→ Exercise details: At the line with "Вопрос 1 Сколько", start transcribing; stop after the last line of the data below. Keep it exact and leave pictures out.

======== Material provided

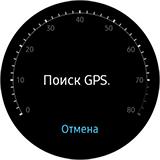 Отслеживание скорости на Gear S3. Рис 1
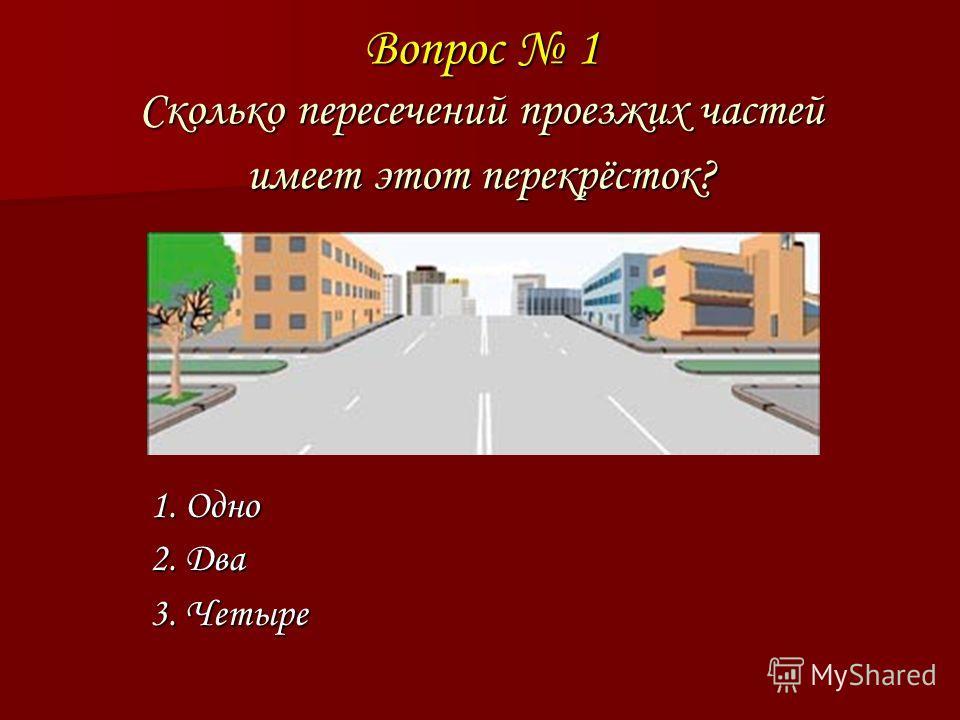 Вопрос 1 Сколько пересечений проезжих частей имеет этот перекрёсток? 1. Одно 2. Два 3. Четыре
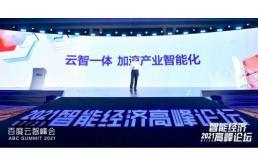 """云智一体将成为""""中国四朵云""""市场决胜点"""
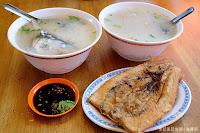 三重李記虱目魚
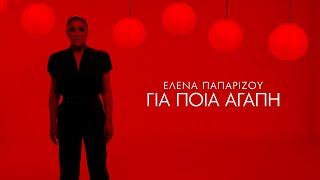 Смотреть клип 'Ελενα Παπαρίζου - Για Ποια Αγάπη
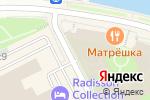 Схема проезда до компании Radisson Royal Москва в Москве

================

→ Expected output:
 Вопрос 1 Сколько пересечений проезжих частей имеет этот перекрёсток? 1. Одно 2. Два 3. Четыре
 """云智一体将成为""""中国四朵云""""市场决胜点"""
 三重李記虱目魚
 Смотреть клип 'Ελενα Παπαρίζου - Για Ποια Αγάπη
 Схема проезда до компании Radisson Royal Москва в Москве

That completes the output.